A statesman once compared regional integration to riding a bicycle — you have to proceed in a forward direction and maintain velocity, or you will fall off!
The East African recently argued that the East African Community has been losing momentum, and is in danger of “falling off the bike”.
This may be unfair — generally speaking, policymakers are still fully aware of the importance of pursuing the regional agenda. But certain economic realities cannot be denied.
For example, by continental standards the EAC has achieved a relatively high level of intraregional trade, but in recent years that share has stagnated and even declined slightly, to just under 20 per cent.
One of the ways to energise regional integration is by taking action to a different level. That is what political leaders will be doing in Kigali at the AU Summit on March 20-21, when they will (hopefully) endorse the formation of the African Continental Free Trade Area (AfCFTA). This agreement is the fruit of three years of painstaking negotiations.
The agreement gives new impetus to regional integration across Africa. Treated as a single market will give the continent a lot more political and economic clout.
Since its formation 60 years ago, the United Nations Economic Commission for Africa has supported pan-African initiatives. When Uneca’s very first meeting was convened in Addis Ababa in December 1958, there were only 10 independent African countries.
It was, as former executive secretary Adebayo Adedeji put it, “the first major gathering of Africans, under the auspices of the UN, to discuss African problems on African soil”.
Even at that time, member states were clear that the key objectives were, first, for the other countries to shake off the shackles of colonisation and, second, to pursue an agenda of pan-African economic and social transformation.

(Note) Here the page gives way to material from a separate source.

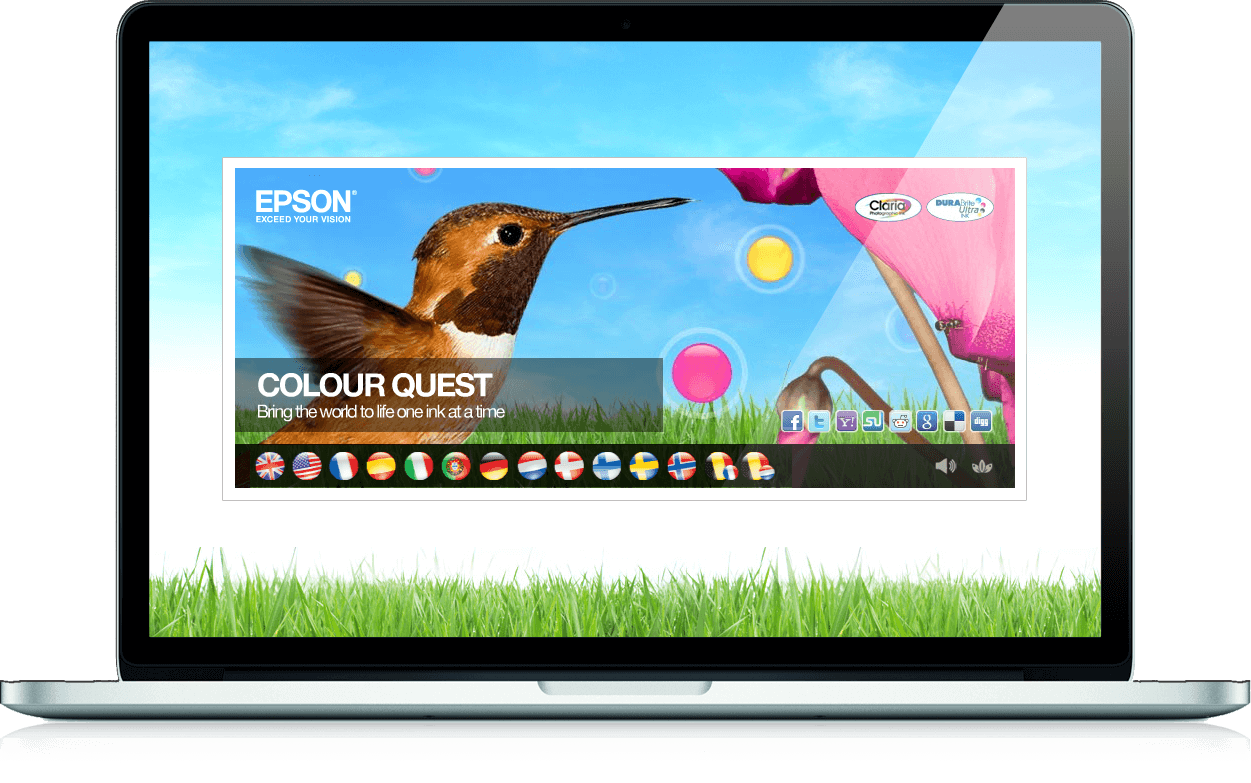 Colour Quest - Branded Games, Competition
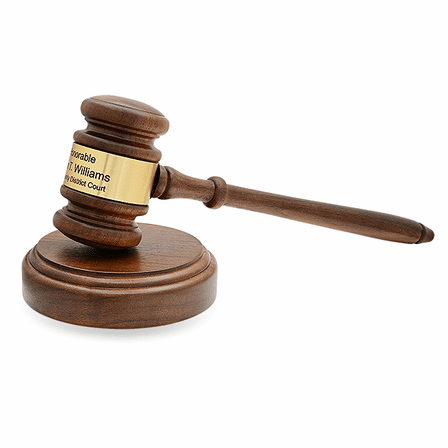 Personalized Oak Finish Wooden Gavel With Gold Band & Sounding Board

The formation of AfCFTA is a major milestone towards making the pan-African aspiration a reality. Uneca has estimated that if fully implemented, the AfCFTA could boost intra-African trade by more than 52 per cent.
If simultaneous efforts were made to reduce infrastructural and other non-tariff barriers, then it could double. Yet most intra-African trade currently occurs between neighbouring countries of the same regional bloc. It is perhaps time to increase the share with other African trading partners.
The conventional wisdom is that Africa trades too little with the global economy, and too little with itself. Neither is quite accurate. First, in comparison with the size of their economies, African economies are fairly open traders. EAC member states typically trade around 40 to 50 per cent of their GDP (around the same as the average for upper income countries and almost double the amount of the US).
The second conventional wisdom — that Africa trades too little with itself — is true up to a point, but is also the logical outcome of the fact that many countries are principally exporting commodities like oil and minerals, and agricultural commodities, like tea and coffee, to high income countries.
The true challenge for African countries is that too many countries are import-dependent, exporting excessive amounts of unprocessed commodities, and as a consequence running up large trade deficits. This slows down the pace of economic growth and development.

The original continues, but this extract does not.